● **Work to be completed**
Return exactly the lines from the start of the records below through the line containing "Χρυσάνθεμο Όμορφο λουλούδι", both ends included, and leave out the pictures.
───── Recorded information ─────
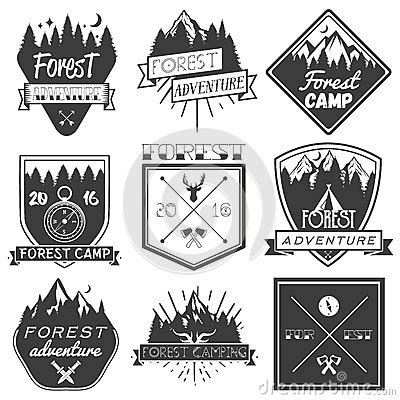 vector set of forest c labels in vintage style design elements icons logo emblems and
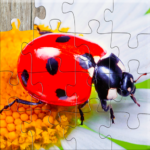 Insect Jigsaw Puzzles Game – For Kids & Adults 🐞 Mod Apk 25.0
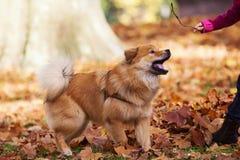 Игры девушки с собакой Стоковое фото RF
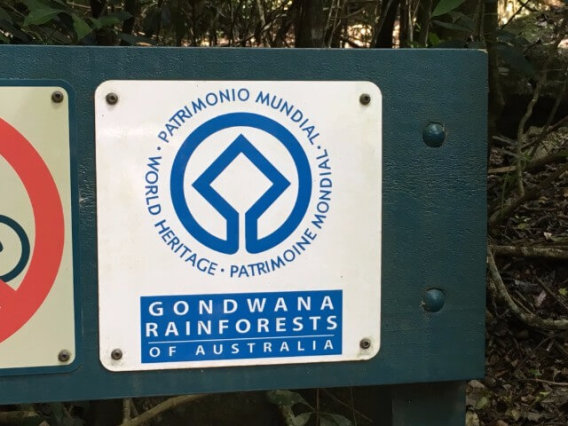 O'Reilly's Rainforest Retreatに到着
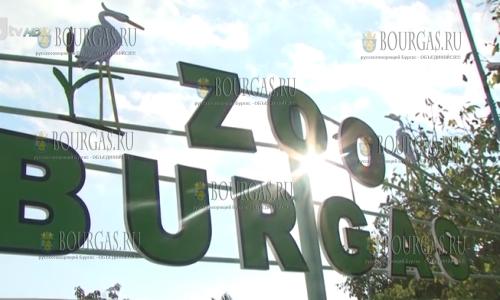 зоопарк Бургаса, в зоопарке Бургаса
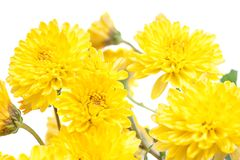 Χρυσάνθεμο Όμορφο λουλούδι στο ελαφρύ υπόβαθρο Στοκ φωτογραφία με δικαίωμα ελεύθερης χρήσης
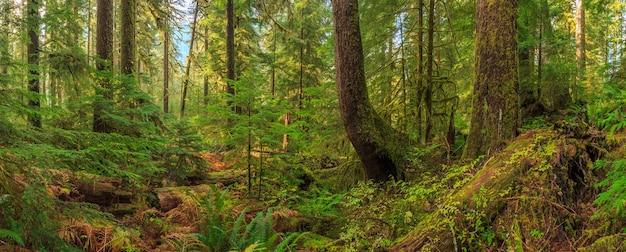 Sol duc rainforest farns olympic nationalpark usa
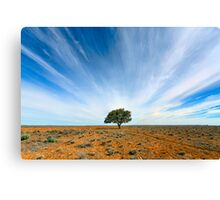 Stand Out - Tibooburra, NSW Canvas Print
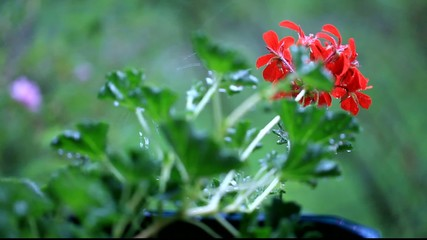 Pelargonium in the rain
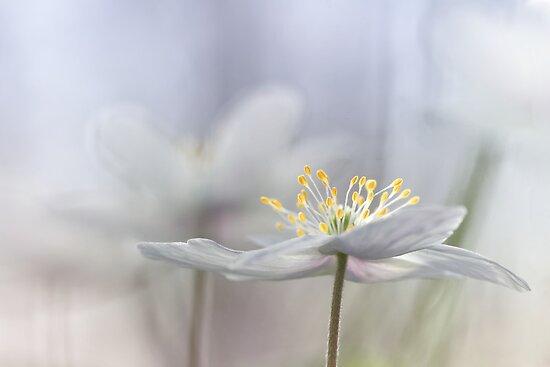 Addictive wood anemone.. by Bob Daalder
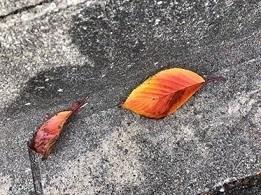 桜の葉っぱ 落葉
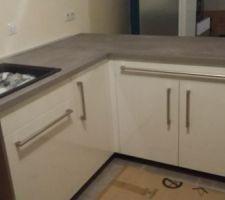 évier + meuble poubelle + lave vaisselle encastrable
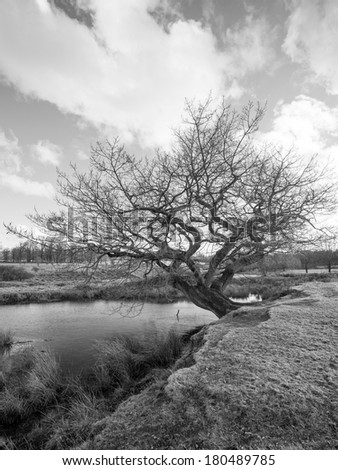 Black and White image of an old tree by a small pond
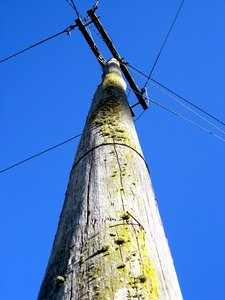 mossy telegraph pole: a very old telegraph pole.  Covered in a strange sort of moss :) Contrasted by a very blue sky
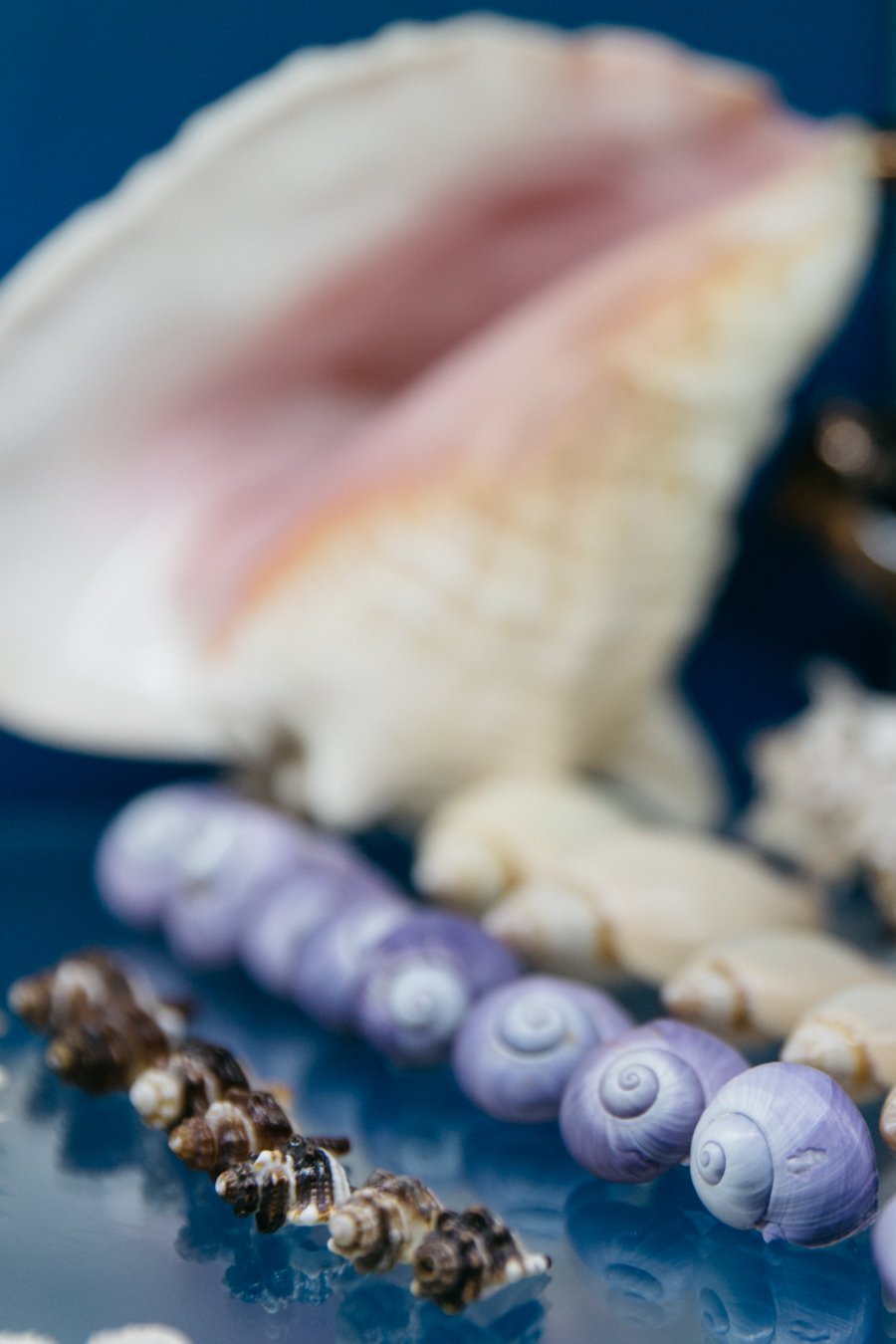 Purple sea shells.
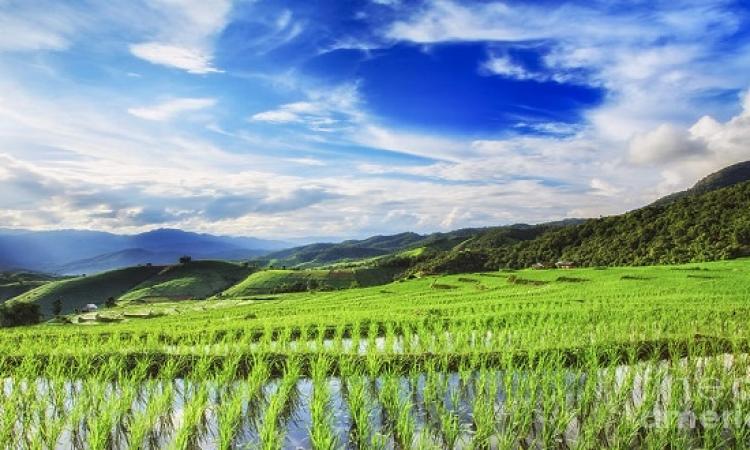 حقول الأرز الآسيوية .. تناسق مدهش وتناغم بديع !!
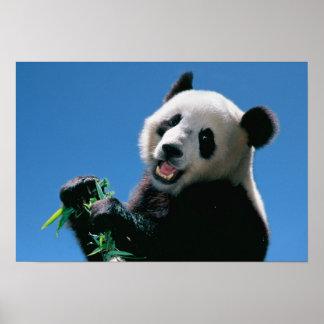 パンダの食べ物のタケ、Wolong、四川の中国 ポスター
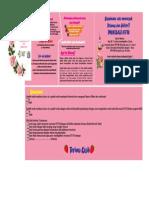 leaflet ancol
─────
● **Solution to this exercise**
 vector set of forest c labels in vintage style design elements icons logo emblems and
 Insect Jigsaw Puzzles Game – For Kids & Adults 🐞 Mod Apk 25.0
 Игры девушки с собакой Стоковое фото RF
 O'Reilly's Rainforest Retreatに到着
 зоопарк Бургаса, в зоопарке Бургаса
 Χρυσάνθεμο Όμορφο λουλούδι στο ελαφρύ υπόβαθρο Στοκ φωτογραφία με δικαίωμα ελεύθερης χρήσης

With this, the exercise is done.